O técnico do Departamento Intersindical de Estatística e Estudos Socioeconômicos (Dieese) e assessor da Federação Única dos Petroleiros (FUP), Cloviomar Cararine, explica que, a partir do governo Temer, os preços dos combustíveis vendidos pelas refinarias da Petrobras passaram a variar diariamente atrelados ao mercado internacional. O intuito era preparar o terreno para privatização da Petrobras, sinalizando para o capital internacional que, a partir de então, o mercado teria muito mais força para decidir os preços praticados no país.
“As distribuidoras e os postos que estão revendendo para as pessoas ganham muito nesse momento de instabilidade, porque eles mantêm o preço, compram mais barato da refinaria, ou até mais caro, depende do preço do dia, e vão estocando e vão controlando o mercado. Passamos a viver uma situação em que a Petrobras, por não ter o controle do preço na refinaria, joga para a mão das distribuidoras e dos postos o controle do preço. Então, é muito difícil que o preço desses derivados caia, porque esses setores vão tentar aumentar cada vez mais sua margem de lucro. A preocupação maior é o lucro”, explicou Cararine.
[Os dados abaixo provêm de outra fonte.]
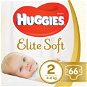 HUGGIES Elite Soft veľkosť 2 (66 ks) - Jednorazové plienky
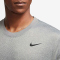NIKE Dri-FIT Legend Fitness T-Shirt Herren 063 - tumbled grey/flt silver/htr/black S
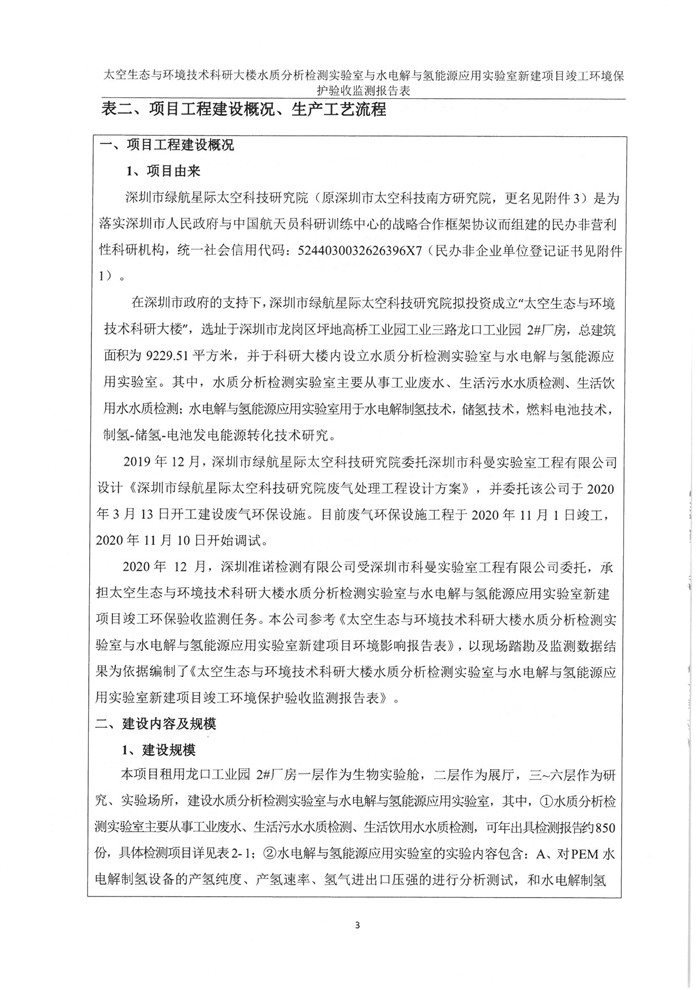 太空實驗室新建項目竣工環(huán)境保護驗收公示(圖7) 太空實驗室新建項目竣工環(huán)境保護驗收公示(圖7)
O diretor técnico do Instituto de Estudos Estratégicos de Petróleo, Gás Natural e Biocombustíveis Zé Eduardo Dutra (INEEP), Rodrigo Leão, destaca que as empresas de distribuição, transporte e venda na ponta, que hoje são as responsáveis diretas por regular o repasse de preços aos consumidores, são exatamente o elo da cadeia que está no plano de privatização da Petrobras. A Gaspetro já teve 49% de sua participação vendida em 2015. A BR Distribuidora abriu 40% de suas ações na Bolsa em 2017. E, no mesmo ano, a Nova Transportadora do Sudeste (NTS) foi inteiramente vendida.
Para Leão, o problema pode se agravar conforme avancem as vendas das empresas públicas. O especialista critica ainda ausência de propostas do governo para a regulação de um setor que está sendo completamente transformado, o que pode acarretar, inclusive, em problemas de desabastecimento.
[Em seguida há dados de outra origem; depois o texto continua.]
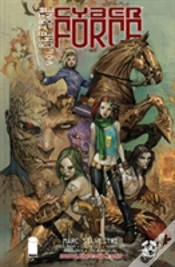 Capa do artigo Cyber Force: Rebirth Volume 1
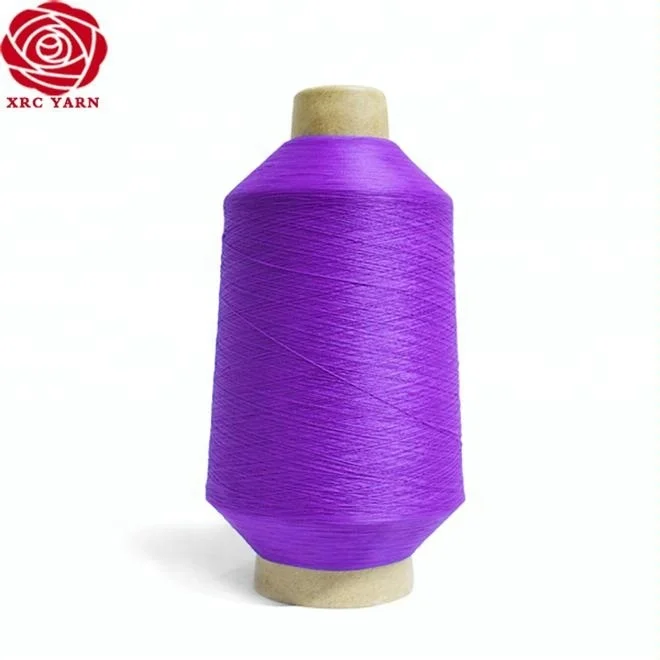 
SD DTY PA 6 Polyamide colored nylon filament yarn 400D for knitting 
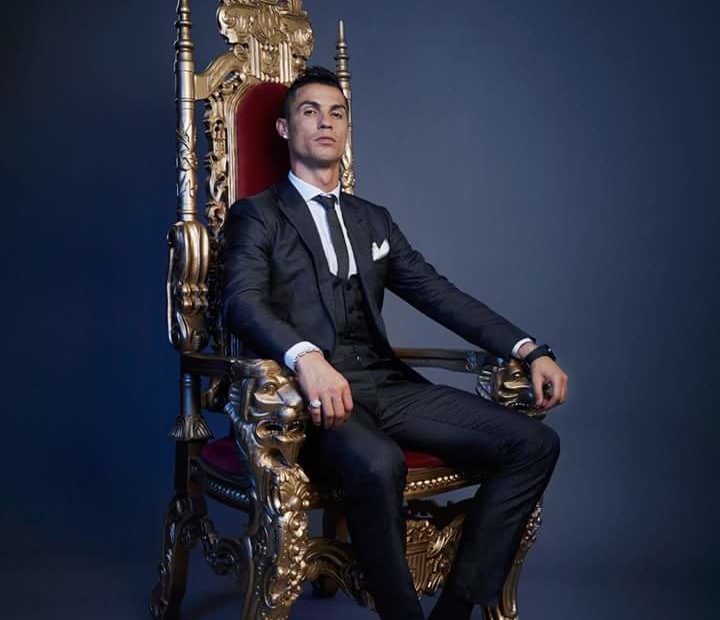 Ronaldo sur le trône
“Você está fatiando uma cadeia que era toda integrada, tudo era coordenado pela Petrobras. Só que aí a logística deixa de ser da Petrobras, a distribuição também deixa de ser da Petrobras, ou seja, cada pedaço desse vai ter uma empresa nova, com um interesse novo, querendo atender seus próprios interesses e um deles é aumentar a margem de lucro. Então, o consumidor vai ser onerado com esse processo, mas você pode ter problema de desabastecimento, dependendo de como isso for feito. Aí é uma questão de problemas que podem surgir da desregulação e da desarticulação do setor e isso não está colocado como vai ser resolvido”, disse Leão.
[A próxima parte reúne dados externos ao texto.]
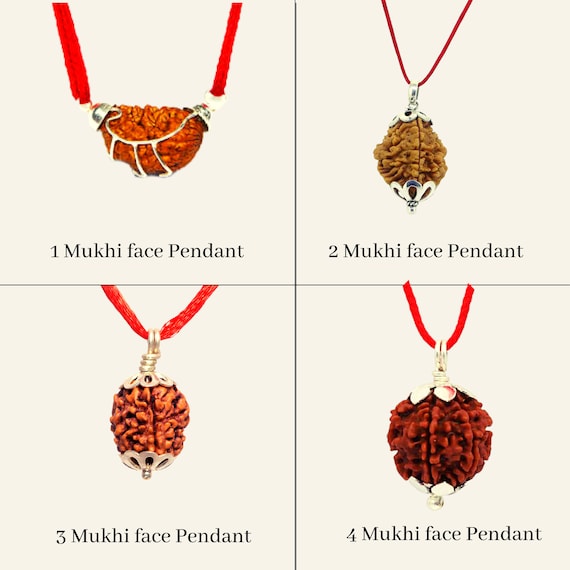 One mukhi deals rudraksha pendant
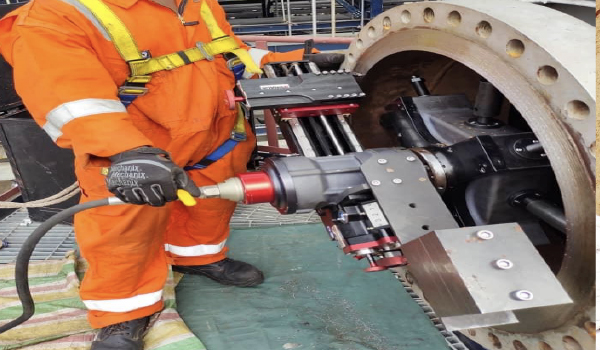 On-Site Flange Facing Services
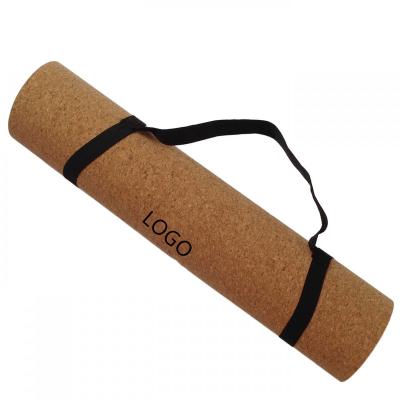 China Eco-Friendly Eco-Friendly Organic Yoga Mat Cork Yoga Mat High Quality Rubber Cork Yoga Mat Cork Yoga Exercise Mat for sale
Um estudo feito pelo economista da Unicamp Rodrigo Pimentel Ferreira Leão e pelo cientista político da FESPSP William Nozaki dá dimensão do impacto que a privatização pretendida pelo governo Temer trará para o setor de gás. Se as vendas estipuladas forem efetivadas, o Estado pode perder o controle de mais de 74% de todo o complexo de gasodutos de transporte do país.